En 2016 Geneviève Xhayet, directrice
du CHST-ULg, a donné une conférence consacrée à la Paix de Fexhe à la Braise. C’est quoi , cette Paix de
Fexhe que certains comparent avec la Magna Carta ? On pourrait dire que la Paix de Fexhe met fin
de la révolte du Mal Saint Martin, qui
avec les Vêpres Siciliennes, les Matines de Bruges, la rébellion de Tournai de
Saint Omer de Rouen, de Magdebourg,
Augsburg et Trèves a marqué la montée des villes face à la noblesse. Mais
à regarder de plus près ce n’est même pas ça ; c’est plutôt une trêve où le prince évêque se pose comme arbitre dans la vendetta entre Awans et Waroux. Avant
Fexhe il y avait déjà eu la Paix d’Angleur (en quelques sorte la fin du mal
Saint Martin, en 1313), et la Paix de Hanzinelle en 1314.
Et la Paix de Fexhe n’a été qu’une trêve très éphémère :
les années qui ont suivies ont abouti à une rupture avec le prince-évêque Adolphe de la Marck qui quitte même la Cité le 14 février 1325,
après avoir jeté l’interdit sur Liège. C’est le début d’une guerre civile de
quatre ans, où Liège, Dinant, Tongres, Saint-Trond et le comté de Looz
invoquent à plusieurs reprises la Paix de Fexhe, mais à titre purement
propagandiste.
Le 4 octobre
1328 on a une nouvelle trêve, la Paix de Wihogne. La seule référence à
Fexhe est dans l’ordonnance de la suppression de toutes les alliances, « à
l’exception de celles consignées dans la Paix de Fexhe ».
Encore une fois, c’est une trêve très
passagère. La révolte reprend. Victorieux en 1331, le prince soumet le Conseil
de la Cité à la Réformation d’Adolphe, qui réduit le rôle des Métiers. Son
article treizième, la « Loi de Murmure », interdit même toute parole hostile au
pouvoir princier. Une suggestion pour le gouvernement Michel qui trouve que les
médias et syndicats ne communiquent pas bien sur ses ‘bienfaits’ ?
En 1346 nouveau conflit surgit entre le
prince évêque Englebert De la Marck qui, ne se sentant plus en sécurité à
Liège, cite les citains au perron de Vottem, qui est promptement occupé par
3000 miliciens. Face à eux 4000 cavaliers, dont la crème de l’Empire Germanique.
Mais la brillante armée des princes se débande, comme à la bataille des Eperons
d’Or.
Mais cette victoire historique du peuple ne
tient pas dans la durée : un an plus tard
l'évêque avait de nouveau réuni une armée formidable. Les milices de
Liège acceptent le combat en rase campagne et se font battre à plate couture à Tourine.

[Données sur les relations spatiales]
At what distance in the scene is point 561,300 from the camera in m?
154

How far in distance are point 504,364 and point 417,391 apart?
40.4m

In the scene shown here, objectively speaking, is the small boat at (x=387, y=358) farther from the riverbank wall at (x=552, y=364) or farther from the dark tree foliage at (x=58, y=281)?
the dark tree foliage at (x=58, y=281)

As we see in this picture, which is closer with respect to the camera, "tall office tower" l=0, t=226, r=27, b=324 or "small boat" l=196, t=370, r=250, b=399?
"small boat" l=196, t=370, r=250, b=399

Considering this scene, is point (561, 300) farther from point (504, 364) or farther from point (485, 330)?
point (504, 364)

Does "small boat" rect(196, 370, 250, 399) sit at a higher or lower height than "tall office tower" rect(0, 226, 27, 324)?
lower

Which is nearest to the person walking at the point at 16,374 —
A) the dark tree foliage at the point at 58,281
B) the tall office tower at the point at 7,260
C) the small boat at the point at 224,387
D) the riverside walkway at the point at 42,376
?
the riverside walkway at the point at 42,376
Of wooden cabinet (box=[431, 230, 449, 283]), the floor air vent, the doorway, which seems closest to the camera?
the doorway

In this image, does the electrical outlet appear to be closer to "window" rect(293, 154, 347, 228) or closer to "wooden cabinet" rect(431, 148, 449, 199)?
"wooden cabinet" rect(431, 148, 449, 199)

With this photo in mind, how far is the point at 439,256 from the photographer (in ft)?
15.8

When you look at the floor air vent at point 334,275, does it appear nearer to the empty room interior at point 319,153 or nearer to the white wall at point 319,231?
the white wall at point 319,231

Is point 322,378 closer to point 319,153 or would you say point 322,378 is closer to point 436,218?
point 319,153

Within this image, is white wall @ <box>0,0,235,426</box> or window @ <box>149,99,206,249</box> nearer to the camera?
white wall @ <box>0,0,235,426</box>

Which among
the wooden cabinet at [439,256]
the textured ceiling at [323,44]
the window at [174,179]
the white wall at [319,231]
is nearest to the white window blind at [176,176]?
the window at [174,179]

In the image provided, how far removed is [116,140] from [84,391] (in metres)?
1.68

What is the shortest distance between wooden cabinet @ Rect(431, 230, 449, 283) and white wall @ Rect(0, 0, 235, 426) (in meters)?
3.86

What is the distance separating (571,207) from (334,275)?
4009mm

Énoncé du problème:
Renvoie mot pour mot le passage du texte sur la Paix de Fexhe qui commence par les mots « Encore une fois, c’est » et se termine par « de l’Empire Germanique. ».

Résultat final:
Encore une fois, c’est une trêve très
passagère. La révolte reprend. Victorieux en 1331, le prince soumet le Conseil
de la Cité à la Réformation d’Adolphe, qui réduit le rôle des Métiers. Son
article treizième, la « Loi de Murmure », interdit même toute parole hostile au
pouvoir princier. Une suggestion pour le gouvernement Michel qui trouve que les
médias et syndicats ne communiquent pas bien sur ses ‘bienfaits’ ?
En 1346 nouveau conflit surgit entre le
prince évêque Englebert De la Marck qui, ne se sentant plus en sécurité à
Liège, cite les citains au perron de Vottem, qui est promptement occupé par
3000 miliciens. Face à eux 4000 cavaliers, dont la crème de l’Empire Germanique.